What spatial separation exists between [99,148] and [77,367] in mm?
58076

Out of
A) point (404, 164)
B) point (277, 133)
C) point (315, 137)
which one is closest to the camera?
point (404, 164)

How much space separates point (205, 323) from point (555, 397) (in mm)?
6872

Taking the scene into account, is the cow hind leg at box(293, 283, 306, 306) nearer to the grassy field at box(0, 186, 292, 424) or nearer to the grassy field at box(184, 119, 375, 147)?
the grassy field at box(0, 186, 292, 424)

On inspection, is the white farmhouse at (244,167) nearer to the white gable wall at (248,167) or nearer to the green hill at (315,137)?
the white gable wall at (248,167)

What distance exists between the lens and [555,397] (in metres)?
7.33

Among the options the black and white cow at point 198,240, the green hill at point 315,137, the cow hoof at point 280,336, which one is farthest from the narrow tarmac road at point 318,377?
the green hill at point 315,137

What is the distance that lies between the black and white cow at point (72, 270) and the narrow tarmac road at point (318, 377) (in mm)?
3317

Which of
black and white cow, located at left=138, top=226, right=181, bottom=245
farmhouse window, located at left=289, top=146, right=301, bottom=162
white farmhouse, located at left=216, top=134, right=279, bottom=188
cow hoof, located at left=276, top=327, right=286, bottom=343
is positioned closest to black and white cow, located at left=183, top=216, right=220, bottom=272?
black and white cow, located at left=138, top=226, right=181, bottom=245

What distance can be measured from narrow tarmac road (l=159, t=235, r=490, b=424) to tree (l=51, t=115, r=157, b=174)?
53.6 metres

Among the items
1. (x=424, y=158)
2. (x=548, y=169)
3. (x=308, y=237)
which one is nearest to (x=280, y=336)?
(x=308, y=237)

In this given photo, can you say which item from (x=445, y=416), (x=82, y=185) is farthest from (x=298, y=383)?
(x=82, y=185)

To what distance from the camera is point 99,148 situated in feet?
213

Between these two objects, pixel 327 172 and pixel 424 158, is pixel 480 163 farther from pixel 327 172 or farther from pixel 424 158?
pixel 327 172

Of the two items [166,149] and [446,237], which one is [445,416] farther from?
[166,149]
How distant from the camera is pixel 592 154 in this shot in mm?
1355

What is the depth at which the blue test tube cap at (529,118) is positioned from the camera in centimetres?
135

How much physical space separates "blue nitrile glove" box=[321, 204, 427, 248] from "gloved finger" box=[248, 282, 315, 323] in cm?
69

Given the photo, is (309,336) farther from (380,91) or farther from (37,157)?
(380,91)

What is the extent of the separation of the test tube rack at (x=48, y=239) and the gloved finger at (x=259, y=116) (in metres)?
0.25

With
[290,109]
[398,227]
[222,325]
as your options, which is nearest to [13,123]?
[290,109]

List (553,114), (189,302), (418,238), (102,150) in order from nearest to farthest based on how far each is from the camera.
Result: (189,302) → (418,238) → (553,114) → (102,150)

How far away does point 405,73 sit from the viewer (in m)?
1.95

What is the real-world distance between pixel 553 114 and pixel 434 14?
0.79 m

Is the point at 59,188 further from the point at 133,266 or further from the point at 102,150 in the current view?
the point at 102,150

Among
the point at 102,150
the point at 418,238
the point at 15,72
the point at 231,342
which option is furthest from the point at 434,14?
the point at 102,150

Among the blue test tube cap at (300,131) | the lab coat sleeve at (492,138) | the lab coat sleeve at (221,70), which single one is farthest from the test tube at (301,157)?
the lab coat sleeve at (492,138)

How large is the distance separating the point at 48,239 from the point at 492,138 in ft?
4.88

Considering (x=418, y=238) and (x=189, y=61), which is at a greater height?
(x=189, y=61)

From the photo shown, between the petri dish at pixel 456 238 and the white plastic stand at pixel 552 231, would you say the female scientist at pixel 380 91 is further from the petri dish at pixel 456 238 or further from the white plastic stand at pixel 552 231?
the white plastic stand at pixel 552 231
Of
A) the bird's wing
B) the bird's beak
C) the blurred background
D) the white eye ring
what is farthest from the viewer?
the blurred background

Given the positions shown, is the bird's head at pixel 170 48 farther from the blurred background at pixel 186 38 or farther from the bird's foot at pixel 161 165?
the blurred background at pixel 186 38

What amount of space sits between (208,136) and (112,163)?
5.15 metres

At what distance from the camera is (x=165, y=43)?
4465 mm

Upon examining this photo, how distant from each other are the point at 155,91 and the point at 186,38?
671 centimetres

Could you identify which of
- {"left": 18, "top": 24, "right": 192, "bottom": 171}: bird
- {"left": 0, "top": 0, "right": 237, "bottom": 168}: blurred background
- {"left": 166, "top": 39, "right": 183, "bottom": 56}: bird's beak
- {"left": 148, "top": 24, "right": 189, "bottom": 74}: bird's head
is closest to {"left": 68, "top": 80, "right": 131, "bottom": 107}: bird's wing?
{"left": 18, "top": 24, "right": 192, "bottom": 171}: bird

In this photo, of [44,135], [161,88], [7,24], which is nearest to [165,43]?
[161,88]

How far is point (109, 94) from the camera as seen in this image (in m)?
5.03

※

EXERCISE → Render the lines from the line with "Upon examining this" to the line with "671 centimetres" as a Markdown table with the columns Row and Text, leaving out blank lines.

RESPONSE →
| Row | Text |
|---|---|
| 1 | Upon examining this photo, how distant from each other are the point at 155,91 and the point at 186,38? |
| 2 | 671 centimetres |